* [Source records]
+++++
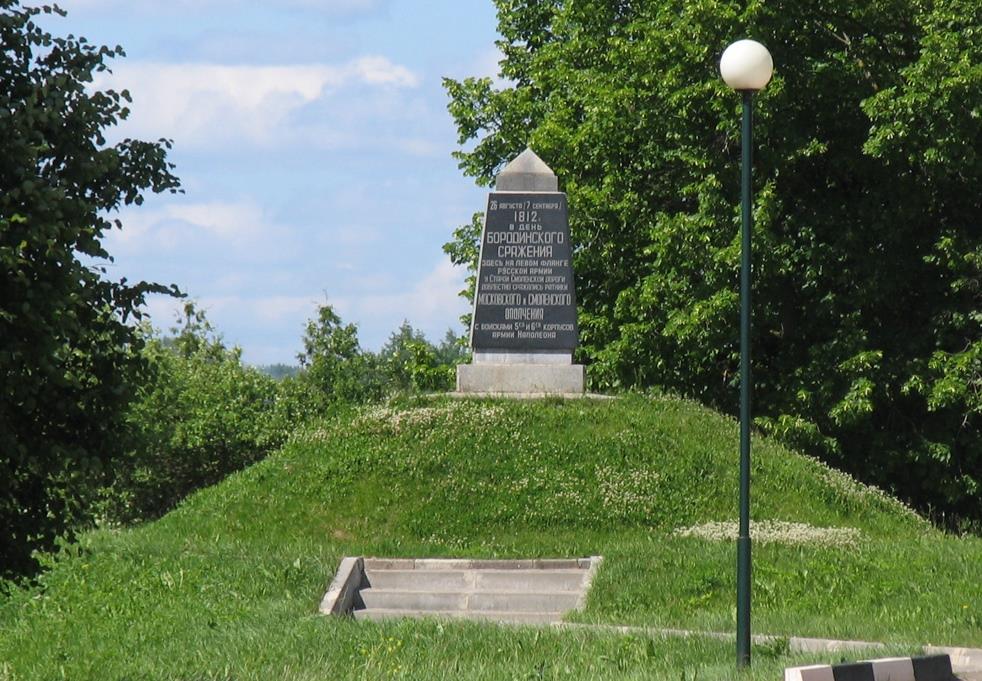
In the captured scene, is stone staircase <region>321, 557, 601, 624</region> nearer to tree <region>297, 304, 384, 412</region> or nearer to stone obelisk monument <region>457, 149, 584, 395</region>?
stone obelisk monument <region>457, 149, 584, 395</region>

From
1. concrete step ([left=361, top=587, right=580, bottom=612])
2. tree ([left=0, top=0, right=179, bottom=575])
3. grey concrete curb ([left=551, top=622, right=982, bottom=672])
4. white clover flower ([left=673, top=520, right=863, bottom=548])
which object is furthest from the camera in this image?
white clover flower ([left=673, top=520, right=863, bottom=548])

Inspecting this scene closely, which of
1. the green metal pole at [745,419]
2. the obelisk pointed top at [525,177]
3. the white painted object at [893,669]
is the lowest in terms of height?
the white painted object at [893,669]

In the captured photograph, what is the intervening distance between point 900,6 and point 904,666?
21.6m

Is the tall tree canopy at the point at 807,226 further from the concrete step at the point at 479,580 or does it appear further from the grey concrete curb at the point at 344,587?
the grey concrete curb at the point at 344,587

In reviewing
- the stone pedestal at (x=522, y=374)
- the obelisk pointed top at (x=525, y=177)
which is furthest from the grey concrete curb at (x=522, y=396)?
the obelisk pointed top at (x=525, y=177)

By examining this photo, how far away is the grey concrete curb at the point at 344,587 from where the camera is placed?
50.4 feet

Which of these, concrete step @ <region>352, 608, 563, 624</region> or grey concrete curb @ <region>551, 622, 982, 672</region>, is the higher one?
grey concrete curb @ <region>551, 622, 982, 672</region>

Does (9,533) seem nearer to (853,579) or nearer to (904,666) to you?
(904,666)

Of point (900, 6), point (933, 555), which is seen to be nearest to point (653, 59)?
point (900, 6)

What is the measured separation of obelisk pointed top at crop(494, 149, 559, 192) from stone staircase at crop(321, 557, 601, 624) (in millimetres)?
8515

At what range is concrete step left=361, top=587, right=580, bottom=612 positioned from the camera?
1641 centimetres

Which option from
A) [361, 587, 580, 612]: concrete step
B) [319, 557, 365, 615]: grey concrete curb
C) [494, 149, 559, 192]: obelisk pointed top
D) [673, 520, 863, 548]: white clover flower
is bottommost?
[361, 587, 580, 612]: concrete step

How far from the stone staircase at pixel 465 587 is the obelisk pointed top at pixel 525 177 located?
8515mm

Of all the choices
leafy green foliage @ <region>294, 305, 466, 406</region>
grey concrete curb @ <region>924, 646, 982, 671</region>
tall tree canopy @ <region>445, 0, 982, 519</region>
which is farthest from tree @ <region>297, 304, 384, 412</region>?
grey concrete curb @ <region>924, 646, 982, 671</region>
+++++
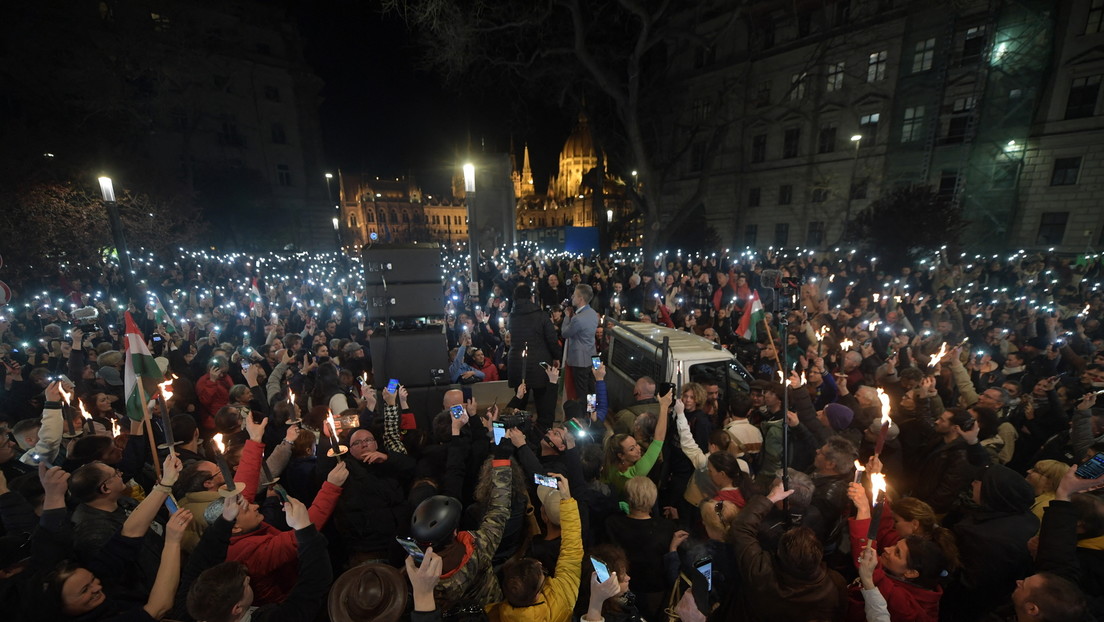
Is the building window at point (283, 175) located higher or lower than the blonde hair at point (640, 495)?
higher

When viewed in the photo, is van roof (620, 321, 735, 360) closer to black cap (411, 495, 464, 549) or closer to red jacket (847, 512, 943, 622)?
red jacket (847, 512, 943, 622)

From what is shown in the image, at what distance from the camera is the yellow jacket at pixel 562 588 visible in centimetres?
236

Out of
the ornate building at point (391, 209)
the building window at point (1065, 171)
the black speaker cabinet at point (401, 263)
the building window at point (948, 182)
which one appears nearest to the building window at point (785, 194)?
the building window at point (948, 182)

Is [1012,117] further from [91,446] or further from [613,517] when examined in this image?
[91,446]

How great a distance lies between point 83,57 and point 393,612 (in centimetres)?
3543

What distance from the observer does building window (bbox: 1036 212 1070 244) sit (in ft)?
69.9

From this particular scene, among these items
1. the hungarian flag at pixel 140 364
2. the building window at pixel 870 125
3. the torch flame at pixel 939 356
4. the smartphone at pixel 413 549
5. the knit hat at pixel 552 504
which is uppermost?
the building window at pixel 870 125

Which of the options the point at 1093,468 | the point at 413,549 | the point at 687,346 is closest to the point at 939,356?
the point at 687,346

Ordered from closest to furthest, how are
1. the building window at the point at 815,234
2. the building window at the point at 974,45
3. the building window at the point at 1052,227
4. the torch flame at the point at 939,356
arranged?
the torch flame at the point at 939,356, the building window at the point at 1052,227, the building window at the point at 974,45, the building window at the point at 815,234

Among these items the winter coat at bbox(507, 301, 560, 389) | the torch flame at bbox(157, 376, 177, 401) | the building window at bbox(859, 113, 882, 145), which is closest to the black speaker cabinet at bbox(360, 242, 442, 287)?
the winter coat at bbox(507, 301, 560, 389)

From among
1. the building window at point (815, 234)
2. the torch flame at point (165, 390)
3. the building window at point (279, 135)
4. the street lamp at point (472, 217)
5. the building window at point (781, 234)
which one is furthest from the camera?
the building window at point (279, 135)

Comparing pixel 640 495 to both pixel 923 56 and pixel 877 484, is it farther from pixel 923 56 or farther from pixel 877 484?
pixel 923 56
+++++
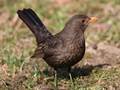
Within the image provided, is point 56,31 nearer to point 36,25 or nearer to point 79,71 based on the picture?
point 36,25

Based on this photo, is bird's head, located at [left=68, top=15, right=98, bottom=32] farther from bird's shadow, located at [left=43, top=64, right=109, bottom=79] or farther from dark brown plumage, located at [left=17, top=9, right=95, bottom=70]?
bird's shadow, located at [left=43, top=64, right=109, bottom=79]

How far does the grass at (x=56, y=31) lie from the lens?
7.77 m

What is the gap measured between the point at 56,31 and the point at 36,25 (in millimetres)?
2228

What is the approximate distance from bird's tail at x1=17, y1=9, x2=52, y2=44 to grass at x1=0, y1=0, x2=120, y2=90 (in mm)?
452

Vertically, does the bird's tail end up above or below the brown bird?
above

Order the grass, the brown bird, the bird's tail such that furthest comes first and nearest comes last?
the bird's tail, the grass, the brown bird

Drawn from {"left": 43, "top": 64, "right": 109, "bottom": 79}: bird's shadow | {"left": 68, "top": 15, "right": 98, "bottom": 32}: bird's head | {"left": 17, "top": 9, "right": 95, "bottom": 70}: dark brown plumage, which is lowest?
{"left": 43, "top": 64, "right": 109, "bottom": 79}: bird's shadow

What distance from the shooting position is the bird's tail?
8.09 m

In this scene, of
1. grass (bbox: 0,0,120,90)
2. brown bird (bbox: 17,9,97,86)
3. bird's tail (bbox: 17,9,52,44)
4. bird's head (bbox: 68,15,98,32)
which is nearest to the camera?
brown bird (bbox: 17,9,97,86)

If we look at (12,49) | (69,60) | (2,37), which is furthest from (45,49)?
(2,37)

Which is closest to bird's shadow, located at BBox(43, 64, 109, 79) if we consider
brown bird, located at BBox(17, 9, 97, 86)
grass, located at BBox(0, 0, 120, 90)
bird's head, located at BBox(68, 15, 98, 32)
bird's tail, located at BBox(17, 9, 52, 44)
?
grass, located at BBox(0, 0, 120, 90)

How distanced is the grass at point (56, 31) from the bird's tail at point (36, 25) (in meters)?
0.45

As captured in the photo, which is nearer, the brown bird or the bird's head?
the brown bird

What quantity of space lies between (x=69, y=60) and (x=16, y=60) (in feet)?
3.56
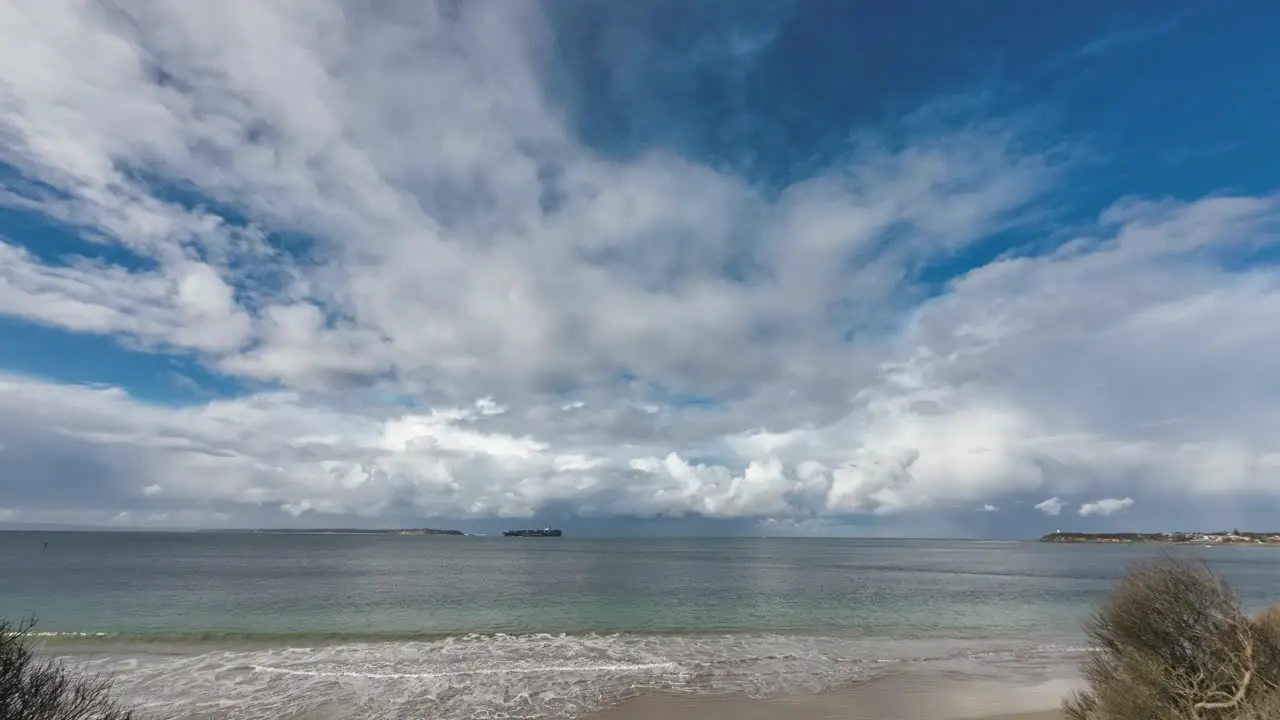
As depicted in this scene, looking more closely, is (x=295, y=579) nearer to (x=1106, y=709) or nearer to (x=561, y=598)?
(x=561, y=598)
+++++
* [What you should do] Put the lines of the records into a numbered list, beginning with the line that contains "In the captured scene, is" and continuing through the line that contains "1641 centimetres", both included. Leave out blank lines.

* [Exercise solution]
1. In the captured scene, is stone staircase <region>321, 557, 601, 624</region> nearer to tree <region>297, 304, 384, 412</region> or nearer to stone obelisk monument <region>457, 149, 584, 395</region>?
2. stone obelisk monument <region>457, 149, 584, 395</region>
3. From
4. 1. concrete step ([left=361, top=587, right=580, bottom=612])
5. 2. tree ([left=0, top=0, right=179, bottom=575])
6. 3. grey concrete curb ([left=551, top=622, right=982, bottom=672])
7. 4. white clover flower ([left=673, top=520, right=863, bottom=548])
8. which object is furthest from the camera in this image?
9. white clover flower ([left=673, top=520, right=863, bottom=548])
10. Inspecting this scene closely, which of
11. 1. the green metal pole at [745,419]
12. 2. the obelisk pointed top at [525,177]
13. 3. the white painted object at [893,669]
14. is the lowest in terms of height?
15. the white painted object at [893,669]
16. In the captured photograph, what is the intervening distance between point 900,6 and point 904,666?
17. 21.6m
18. Is the tall tree canopy at the point at 807,226 further from the concrete step at the point at 479,580 or does it appear further from the grey concrete curb at the point at 344,587?
19. the grey concrete curb at the point at 344,587
20. In reviewing
21. - the stone pedestal at (x=522, y=374)
22. - the obelisk pointed top at (x=525, y=177)
23. which is furthest from the grey concrete curb at (x=522, y=396)?
24. the obelisk pointed top at (x=525, y=177)
25. By examining this photo, how far away is the grey concrete curb at the point at 344,587 from where the camera is placed?
26. 50.4 feet
27. Which of these, concrete step @ <region>352, 608, 563, 624</region> or grey concrete curb @ <region>551, 622, 982, 672</region>, is the higher one?
28. grey concrete curb @ <region>551, 622, 982, 672</region>
29. Does (9,533) seem nearer to (853,579) or nearer to (904,666) to you?
30. (904,666)
31. Of point (900, 6), point (933, 555), which is seen to be nearest to point (653, 59)?
32. point (900, 6)
33. What is the measured separation of obelisk pointed top at crop(494, 149, 559, 192) from stone staircase at crop(321, 557, 601, 624) (in millimetres)?
34. 8515
35. At what range is concrete step left=361, top=587, right=580, bottom=612 positioned from the camera?
36. 1641 centimetres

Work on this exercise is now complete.